Along with this, every citizen will need to be made aware of this remote-controlled new military technology and to be prepared for it.

Change in strategy: The strategy required for this new national security policy should be the ability to anticipate enemies in different dimensions and have a demonstrable but limited pre-attack capability by developing a strategy that can counter the enemy.

China’s cyber capability is a new threat to India, for which it will have to prepare a new strategy.

New Agenda: The agenda for the new strategy will have to focus on critical and emerging technologies, connectivity and infrastructure, cyber security, and maritime security.

Role of policy-makers: The government should provide a separate budget for cyber security.

A central body of cyber warriors will have to be created to counter state-sponsored hackers.

India’s talent base should be leveraged in software development by providing career opportunities.

Cyber ​​security capability programs in the states should be supported through central funding.

Defense, Deterrence, and Exploitation: These will be the three main components of any national strategy to counter cyber threats.

Critical cyberinfrastructure must be protected, and necessary procedures should be established for honest reporting of breaches by individual ministries and private companies.

Deterrence is an extremely complex issue in cyberspace.

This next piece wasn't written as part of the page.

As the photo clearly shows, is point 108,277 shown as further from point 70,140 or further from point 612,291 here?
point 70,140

Nuclear deterrence is successful because the capabilities of the enemy are manifest or obvious, but such clarity is not present in the case of cyber warfare.

The exploitation of cyberspace is essential for achieving national security objectives. Its preparation will have to start with the Indian Army gathering intelligence, evaluating targets, and preparing specific tools for cyber attacks.


When cyber technology becomes an important part of a nation’s defense policies, factors such as the size of land area or GDP will become irrelevant. Therefore, a clearer and more transparent strategy are crucial for improving India’s cyber security situation.

A clear public stance on cyber defense and warfare enhances civilian trust, helps build trust among allies, and gives potential adversaries a clear indication of intent; Thus enabling a more stable and secure cyber ecosystem.